→ **Provided passage**

Oct. 25, 2015
By Jon Cooper | The Good Word
It might be argued that the “Football Gods” finally decided to cut Georgia Tech a break on Saturday night, when they turned a potential game-winning, 56-yard field goal for No. 9 Florida State into an improbable 78-yard blocked kick return for a touchdown and a 22-16 win for the Yellow Jackets, ending their five-game losing streak.
Lance Austin believes there was spiritual involvement but his is a lot more personal. He credits the inspiration given him by his grandmother, Louise Austin, who passed away last December.
“Last year she passed away while we were in Miami for the Orange Bowl,” recalled the sophomore corner, whose twin brother, Lawrence, starts on the corner and also dedicates his play to Louise. “Every game Lawrence and I try to write her name somewhere. I had it on my sleeve, ‘R.I.P. Louise.’ I know she was looking down on me tonight.”
Lance said Lawrence felt the same way and told him so as they met in the end zone following the career-long return of FSU kicker Roberto Aguayo’s blocked attempt, only his third miss of the season.
“When [Lawrence] got to me, I think he might have been the first one to get to me when I passed the goal line. He said, ‘Grandma was looking down on us and you did it for her,’” he said. “And I did.”
Austin’s 78-yard run, basically a sweep from the Florida State, around the corner and past his own bench, was the answer to a prayer of many of the white-clad fans at sold-out Bobby Dodd, celebrating homecoming and donning white for the White-Out.
But to head coach Paul Johnson, it was a reward for tremendous effort and heart by a team that overcame a 10-point second-quarter deficit yet more injuries and, on this night, would not rest until it found a way to break their five-game losing streak.
“We were due,” said Johnson. “It was our turn. We’ve seen so many of these close ones like this go the other way. It’s good to finally be on the right end of one for a change.”
The Jackets, who came in knowing they would be without B-Back Patrick Skov and corner D.J. White, then saw injuries to P.J. Davis and A.J. Grey on back-to-back plays (Davis would return). They seemed destined for another heartbreaker, on Homecoming Weekend, no less. These were the Seminoles, undefeated in 2015 and in their last 28 ACC games. Plus Aguayo, a redshirt junior entered the game having made 97.5 percent of his kicks, including 57-of-63 on field goals and had never missed on 20 fourth-quarter field goal attempts.
Somebody in white needed to make a play because they certainly weren’t going to get any help from the FSU Preseason All-American and Lou Groza Award candidate.
“I knew we had to block it. e don’t block it that kicker’s pretty much money from anywhere,” said quarterback Justin Thomas. “Lance made a heads-up play to pick the ball up. He made a great effort. It was just a great way to end the game.”
Defensive End KeShun Freeman also was optimistic.
“Before it happened I was kind of thinking ‘We can block this,’” said Freeman. “Coming off the ball I went up and I saw somebody’s hand, I didn’t know whose at the time.”
That mysterious hand belonged to redshirt senior Patrick Gamble.

(Source data)
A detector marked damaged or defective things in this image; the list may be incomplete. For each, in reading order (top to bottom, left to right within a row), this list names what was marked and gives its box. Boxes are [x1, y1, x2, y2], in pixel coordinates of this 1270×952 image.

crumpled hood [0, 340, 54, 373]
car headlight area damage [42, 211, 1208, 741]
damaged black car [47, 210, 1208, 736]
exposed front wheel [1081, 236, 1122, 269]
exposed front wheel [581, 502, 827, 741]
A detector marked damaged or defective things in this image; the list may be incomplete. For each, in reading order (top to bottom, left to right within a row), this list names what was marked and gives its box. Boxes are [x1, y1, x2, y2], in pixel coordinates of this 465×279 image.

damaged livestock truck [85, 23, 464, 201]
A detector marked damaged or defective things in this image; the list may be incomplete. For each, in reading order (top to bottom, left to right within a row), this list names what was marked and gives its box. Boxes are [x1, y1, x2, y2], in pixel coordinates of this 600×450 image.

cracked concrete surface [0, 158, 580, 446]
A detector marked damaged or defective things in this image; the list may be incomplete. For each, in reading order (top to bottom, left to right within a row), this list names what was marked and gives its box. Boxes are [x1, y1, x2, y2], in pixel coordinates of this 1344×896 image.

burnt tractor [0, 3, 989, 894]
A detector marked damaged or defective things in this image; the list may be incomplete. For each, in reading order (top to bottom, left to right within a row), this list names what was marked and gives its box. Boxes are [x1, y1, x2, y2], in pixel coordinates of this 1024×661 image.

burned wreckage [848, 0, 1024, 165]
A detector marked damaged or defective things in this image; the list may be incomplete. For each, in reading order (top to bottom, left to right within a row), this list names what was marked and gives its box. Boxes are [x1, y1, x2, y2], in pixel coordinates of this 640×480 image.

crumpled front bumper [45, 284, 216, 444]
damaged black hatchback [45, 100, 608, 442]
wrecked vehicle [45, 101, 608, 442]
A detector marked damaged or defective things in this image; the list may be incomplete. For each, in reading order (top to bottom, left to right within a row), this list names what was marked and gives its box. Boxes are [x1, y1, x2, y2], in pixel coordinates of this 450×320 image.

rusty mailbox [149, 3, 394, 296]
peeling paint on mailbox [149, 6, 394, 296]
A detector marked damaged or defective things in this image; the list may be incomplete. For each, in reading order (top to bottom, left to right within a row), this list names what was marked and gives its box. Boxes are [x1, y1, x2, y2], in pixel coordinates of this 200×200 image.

→ **What is required**
Resume the article about Georgia Tech's blocked-kick win over Florida State, picking up right after its final sentence. The source data lines are not needed for this work.

→ **Output of the exercise**
Gamble, who was lined up next to Adam Gotsis last week, when a kick from the same distance and toward the same uprights — Pittsburgh’s Chris Blewitt kicked from the right hash, however — just eluded the Jackets’ rush and snuck over the crossbar for the winning points, had a premonition that the result would be different this time and that he would make sure of that.
“The only thing that was going through my mind was ‘Block the kick,’” he said. “Actually, when I got down in my stance, this was a crazy thing, I envisioned myself blocking that kick. Me and Adam looked at each other and said, ‘Let’s get some push on these guys’ and we just got our hands up. Luckily it hit my hand and Lance returned it for a touchdown.
“I was actually celebrating,” he added, with a laugh. “I didn’t even know what was going on.”
Freeman, a yard away from Austin, did.
“‘The ball started rolling and I saw Lance pick it up and run,” said Freeman. “I was like, ‘Just go! Just go! Just go!’ I was screaming. I was trying to block whoever.
“I was behind the ball so I wasn’t going to try to block and get a penalty or anything,” he added. “When I saw him making it into the end zone and there wasn’t any yellow anywhere, I went up and hugged him. It was a surreal feeling. It was great.”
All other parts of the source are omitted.